▶ **Exercise**
Exactly the lines below starting at the line with "ナイアード ヘナ 100%400g+木藍 400gセット|haruyakuten" and ending at the line with "DESIGN KONEKO inc." are wanted, with both ends included. Leave out the pictures and add no other lines.

▶ **Records supplied**
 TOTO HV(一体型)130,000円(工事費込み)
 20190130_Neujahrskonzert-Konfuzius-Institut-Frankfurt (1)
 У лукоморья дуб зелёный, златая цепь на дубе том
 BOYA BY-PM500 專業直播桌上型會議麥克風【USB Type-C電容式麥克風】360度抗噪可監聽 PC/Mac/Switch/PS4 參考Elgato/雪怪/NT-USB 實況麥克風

* * *

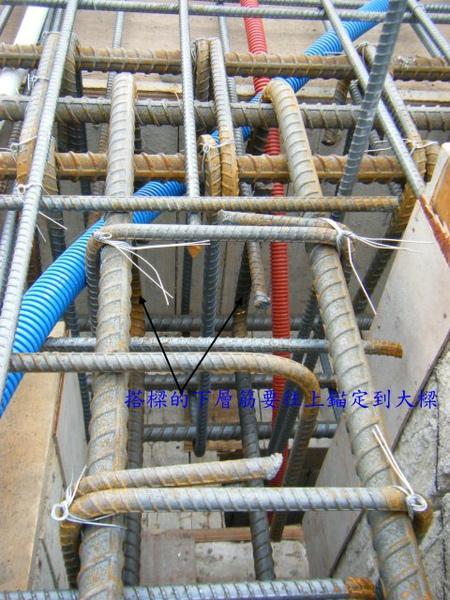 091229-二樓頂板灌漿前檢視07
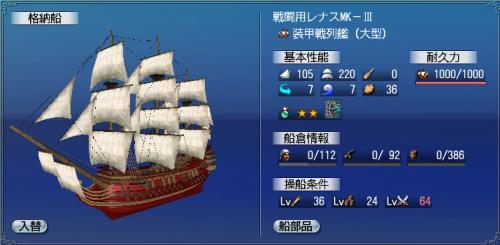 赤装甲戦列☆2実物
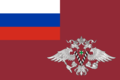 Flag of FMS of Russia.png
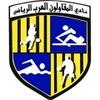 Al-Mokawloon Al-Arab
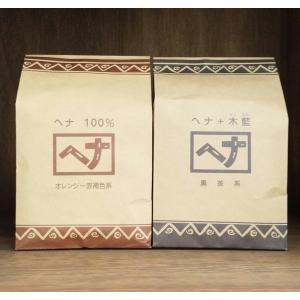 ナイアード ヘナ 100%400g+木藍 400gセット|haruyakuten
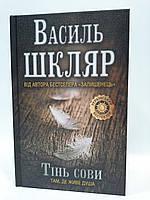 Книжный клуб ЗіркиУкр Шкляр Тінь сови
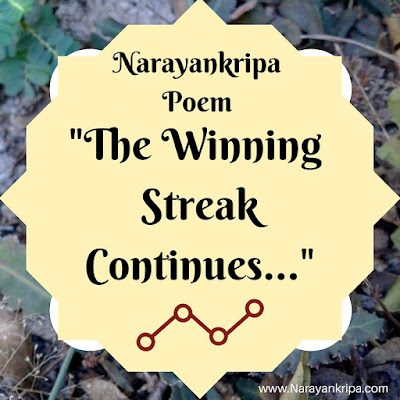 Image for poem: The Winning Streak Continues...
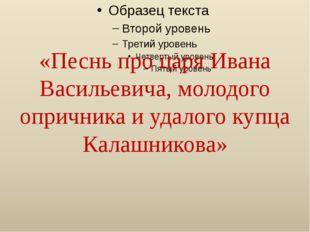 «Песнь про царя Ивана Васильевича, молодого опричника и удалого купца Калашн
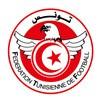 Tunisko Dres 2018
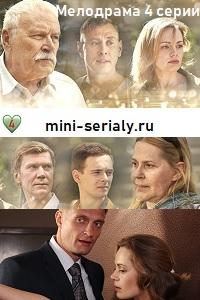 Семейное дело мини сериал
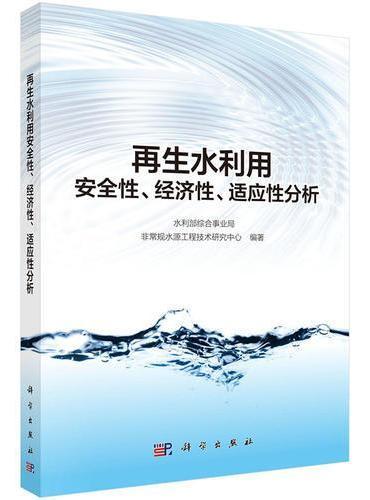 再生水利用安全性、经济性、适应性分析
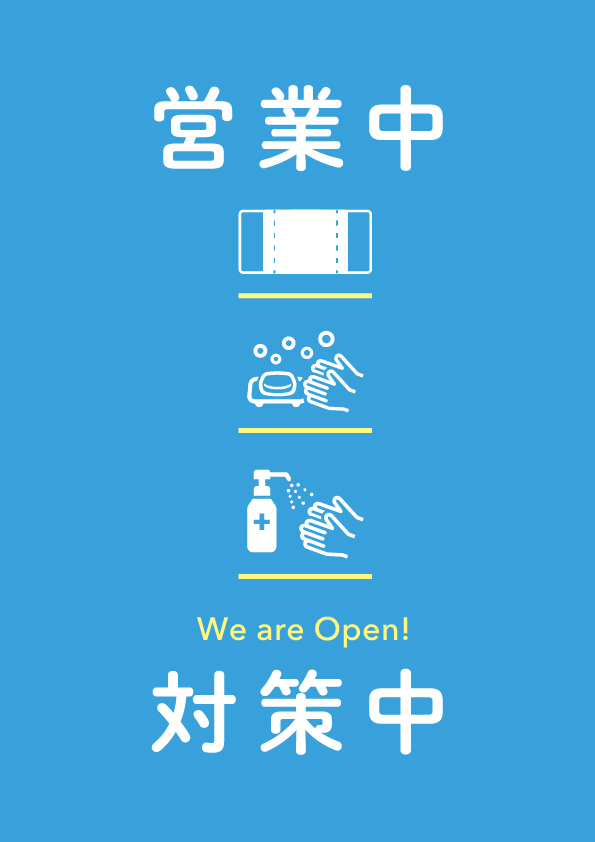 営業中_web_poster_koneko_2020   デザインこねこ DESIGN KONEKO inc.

▶ **Result**
 ナイアード ヘナ 100%400g+木藍 400gセット|haruyakuten
 Книжный клуб ЗіркиУкр Шкляр Тінь сови
 Image for poem: The Winning Streak Continues...
 «Песнь про царя Ивана Васильевича, молодого опричника и удалого купца Калашн
 Tunisko Dres 2018
 Семейное дело мини сериал
 再生水利用安全性、经济性、适应性分析
 営業中_web_poster_koneko_2020   デザインこねこ DESIGN KONEKO inc.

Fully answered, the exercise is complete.